Our front porch is currently under construction. We started with the knowledge we had some gutter issues, which had led to some issues with runoff, which had rotted a few isolated spots in the roof and the floorboards along the front railings. I’d hoped we’d just need a little gutter work, a few replacement boards, and some fresh paint, but that’s not how home renovations work.

We signed on for gutter repair and an entire porch floor replacement. That morphed into replacing all the joists supporting the floor too, since they were too far apart to meet code, and adding footers when the builders discovered there weren’t any. The rot in the porch roof, it turned out, was more extensive than anticipated, partly because there were some places in the metal that were completely rusted through, places someone who lived here before us had disguised by simply painting over them. The porch roof will have to be replaced as well.
So now we have a big hole in the ground outside our front door where our porch used to be. The builders are working diligently, but it’s going to be a lengthy process. By the time all is said and done, the only original parts of our porch will be the columns and the railing and its pickets.
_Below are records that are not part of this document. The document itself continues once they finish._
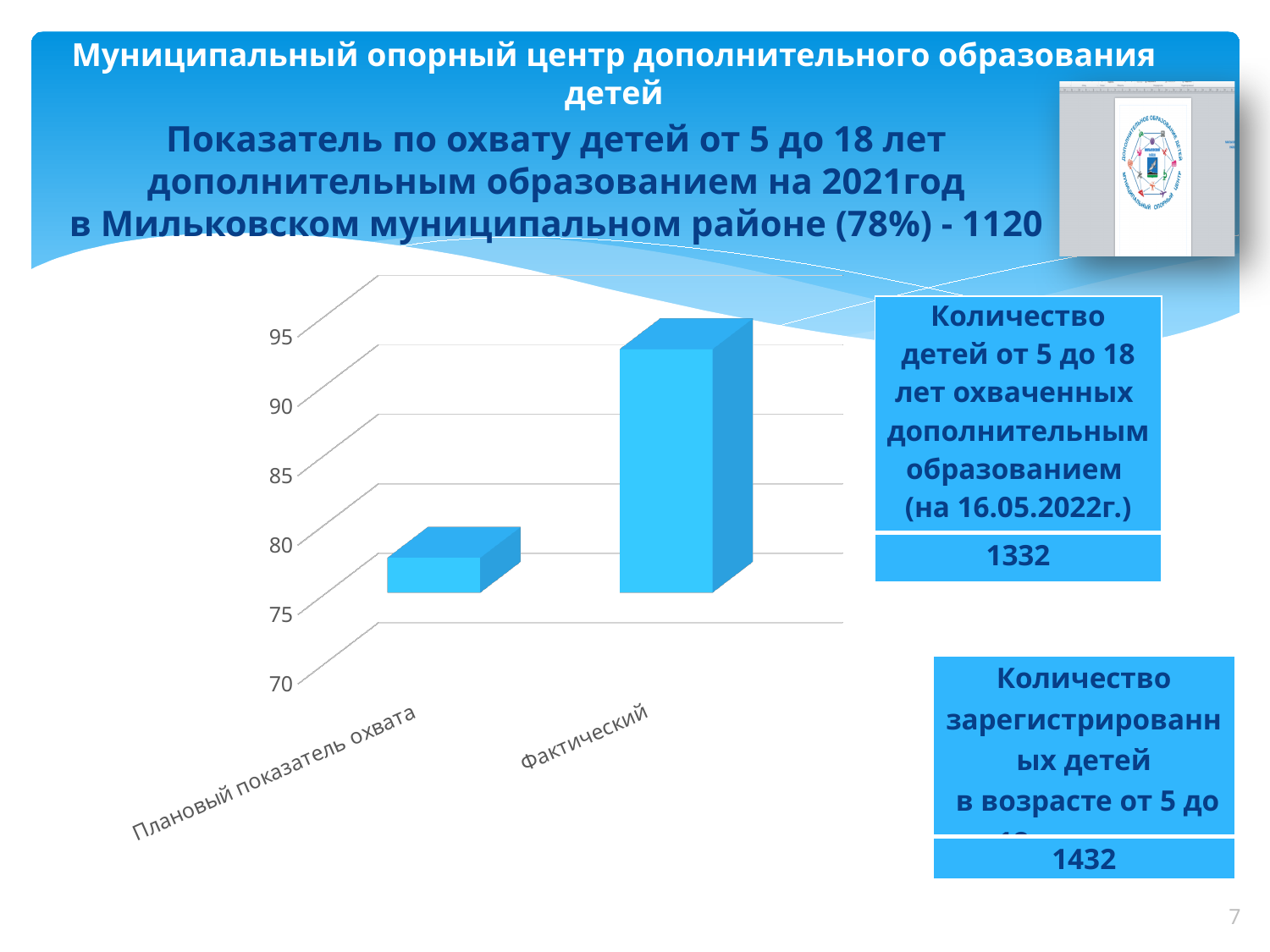
Is the value for Фактический greater or less than 90? greater What is the lowest value shown on the chart's vertical axis? 70 Which category has the highest bar in the chart? Фактический Which is larger in the chart: Плановый показатель охвата or Фактический? Фактический Do the bar values rise or fall from Плановый показатель охвата to Фактический? rise Which category has the lowest bar in the chart? Плановый показатель охвата What is the highest value shown on the chart's vertical axis? 95 Is the value for Плановый показатель охвата greater or less than 75? greater What kind of chart is shown on the slide? bar chart How many categories are shown on the x axis of the chart? 2 Is the value for Фактический greater or less than 95? less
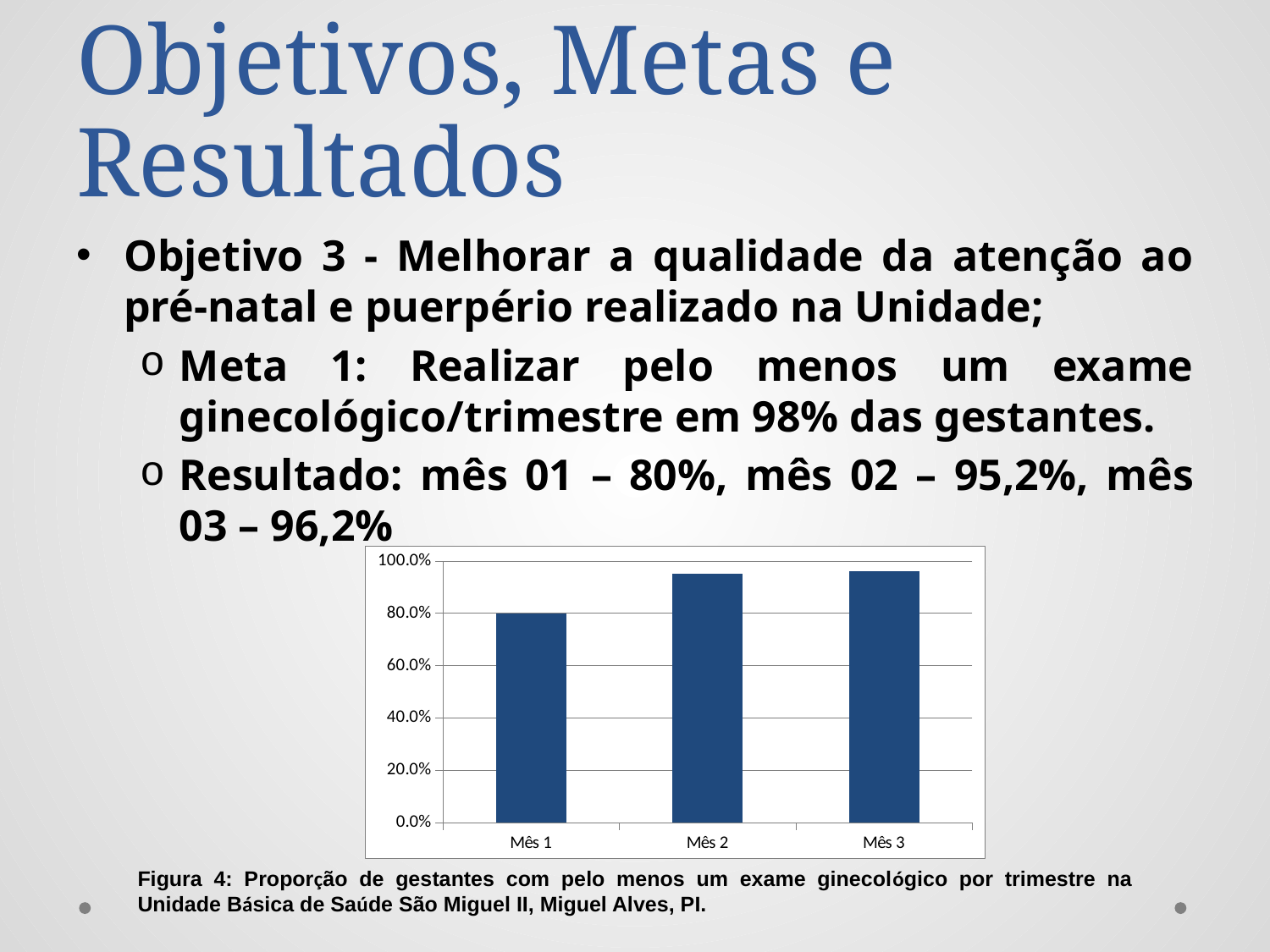
Do the values rise or fall from Mês 1 to Mês 3? rise Which is larger, the value for Mês 1 or the value for Mês 3? Mês 3 How many categories (months) are plotted on the chart? 3 What is the figure number given in the caption below the chart? Figura 4 Is the value for Mês 1 greater or less than 100.0%? less What is the value for Mês 1 on the chart? 80.0% Is the value for Mês 2 greater or less than 80.0%? greater What kind of chart is shown on the slide? bar chart Which month has the lowest value on the chart? Mês 1 What colour are the bars in the chart? blue Is the value for Mês 3 greater or less than 100.0%? less Which is larger, the value for Mês 1 or the value for Mês 2? Mês 2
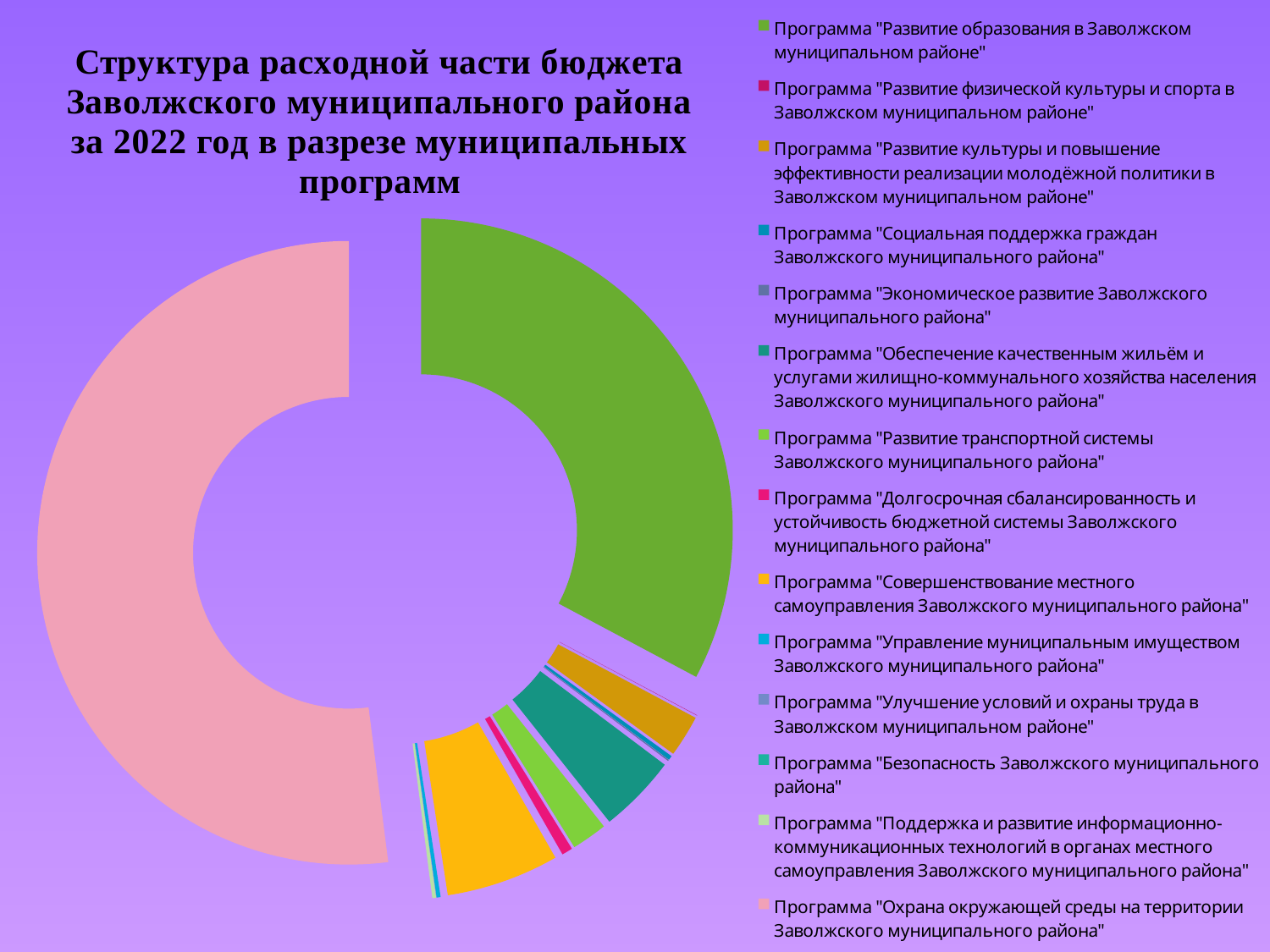
How many programme entries does the chart legend list? 14 Which slice is larger: "Развитие образования в Заволжском муниципальном районе" or "Совершенствование местного самоуправления Заволжского муниципального района"? Развитие образования в Заволжском муниципальном районе Which slice is larger: "Развитие культуры и повышение эффективности реализации молодёжной политики в Заволжском муниципальном районе" or "Социальная поддержка граждан Заволжского муниципального района"? Развитие культуры и повышение эффективности реализации молодёжной политики в Заволжском муниципальном районе What is the title of the chart? Структура расходной части бюджета Заволжского муниципального района за 2022 год в разрезе муниципальных программ Which colour represents the programme "Развитие образования в Заволжском муниципальном районе"? Green Which slice is larger: "Совершенствование местного самоуправления Заволжского муниципального района" or "Долгосрочная сбалансированность и устойчивость бюджетной системы Заволжского муниципального района"? Совершенствование местного самоуправления Заволжского муниципального района What kind of chart is shown on the slide? Doughnut (pie) chart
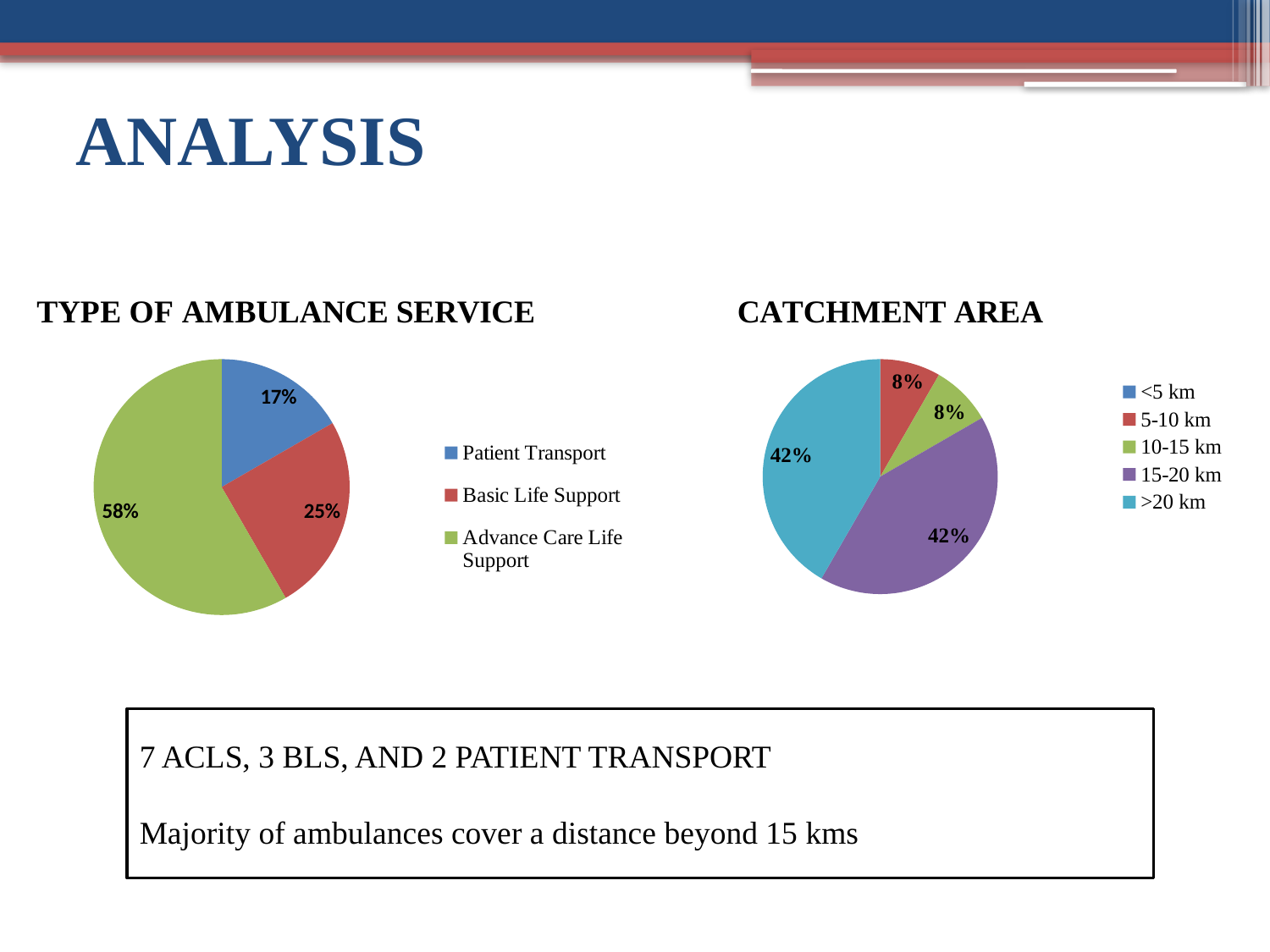
In the CATCHMENT AREA chart, which is larger, >20 km or 10-15 km? >20 km In the CATCHMENT AREA chart, what share does 5-10 km have? 8% In the TYPE OF AMBULANCE SERVICE chart, what is the difference between the Advance Care Life Support and Basic Life Support shares? 33% How many entries does the legend of the CATCHMENT AREA chart list? 5 In the CATCHMENT AREA chart, what share does 15-20 km have? 42% In the TYPE OF AMBULANCE SERVICE chart, which is larger, Basic Life Support or Patient Transport? Basic Life Support In the TYPE OF AMBULANCE SERVICE chart, what share does Advance Care Life Support have? 58% In the TYPE OF AMBULANCE SERVICE chart, which category has the smallest slice? Patient Transport What kind of chart is the CATCHMENT AREA chart? Pie chart In the TYPE OF AMBULANCE SERVICE chart, which category has the largest slice? Advance Care Life Support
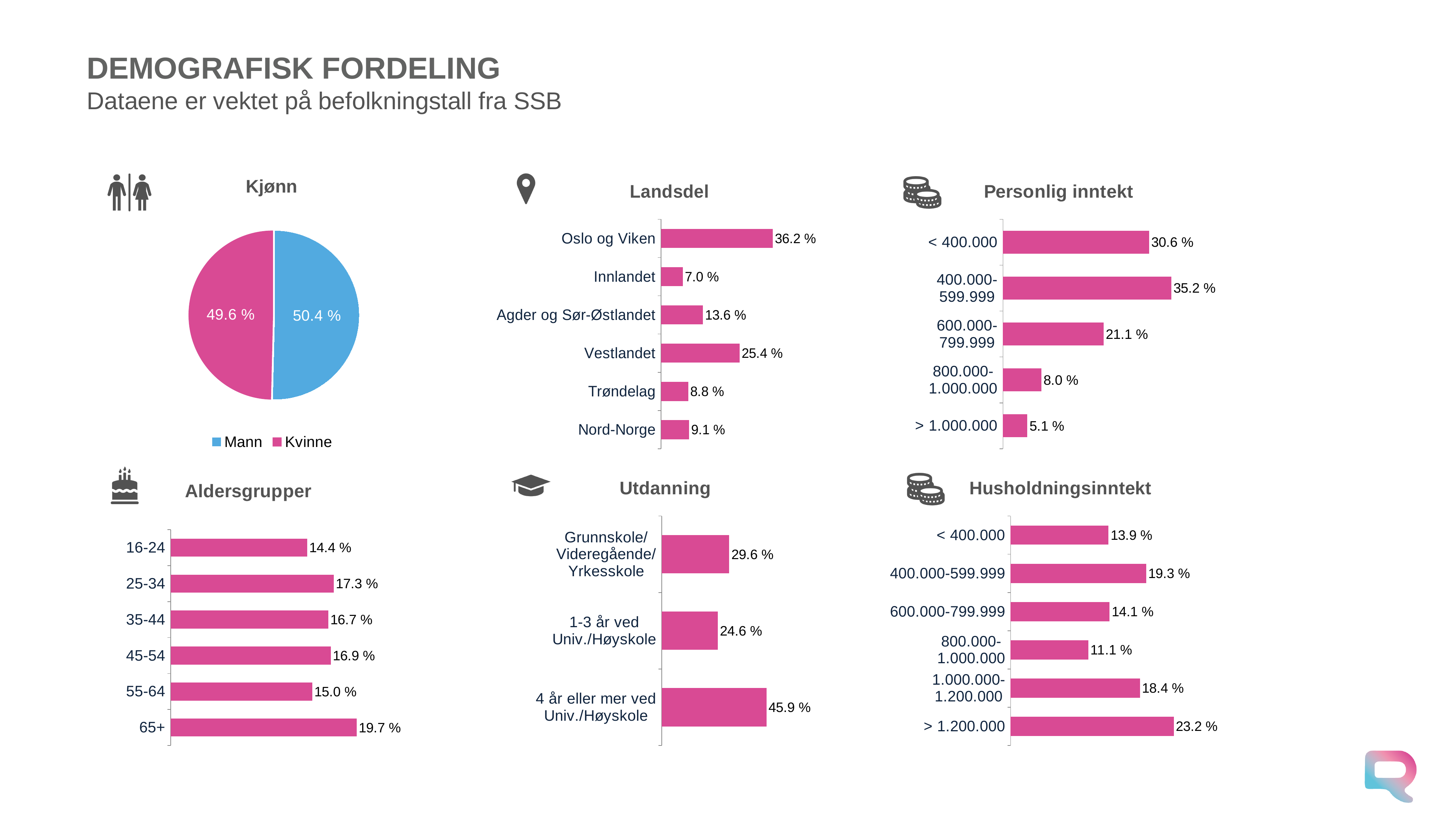
In the Landsdel chart, what is the value for Vestlandet? 25.4 % In the Landsdel chart, which category has the highest value? Oslo og Viken How many categories does the Aldersgrupper chart show? 6 In the Aldersgrupper chart, which age group has the highest value? 65+ In the Utdanning chart, what is the value for 4 år eller mer ved Univ./Høyskole? 45.9 % In the Personlig inntekt chart, what is the difference between 400.000-599.999 and < 400.000? 4.6 % In the Landsdel chart, which category has the lowest value? Innlandet In the Kjønn chart, what share is Mann? 50.4 % What kind of chart is the Kjønn chart? pie chart In the Personlig inntekt chart, what is the value for > 1.000.000? 5.1 % What kind of chart is the Husholdningsinntekt chart? bar chart In the Husholdningsinntekt chart, which is larger: 400.000-599.999 or 1.000.000-1.200.000? 400.000-599.999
The porch is our favorite room in our home. It’s what sold us–Steve in particular–on buying it. When we were house-hunting, we stopped by the empty house one spring afternoon and sat in the chairs the realtor had staged on the porch. Looking at the rolling hills and towering trees of the park that faced two sides of the house, we were smitten.
It’s unsettling to see it torn apart, even in the interest, ultimately, of repair. That’s how I feel about our government this week, too, and as often as not, it’s also how I feel about my own body in the course of treatment. It’s difficult sometimes to imagine what’s on the other side of destruction, even when that destruction isn’t unexpected; even when, as with chemo, it’s deliberate. You hope the discomforts and sacrifices will be worth it. Time will tell.

I’ve been around this block enough times to know that it will never be the same. However necessary the work, however skilled the reconstruction, something will be lost. For that, I grieve.
Meanwhile our days are underscored by banging, drilling, and occasionally, the soft shwush of a paintbrush’s bristles whitewashing wood. As winter slowly winds its way toward spring, I dream of warmer days, when the sounds of hammers will be replaced by the gentle creak of a porch swing, when calmer voices and haler cells might prevail, when sun-dappled shadows will dance across the painted boards once more.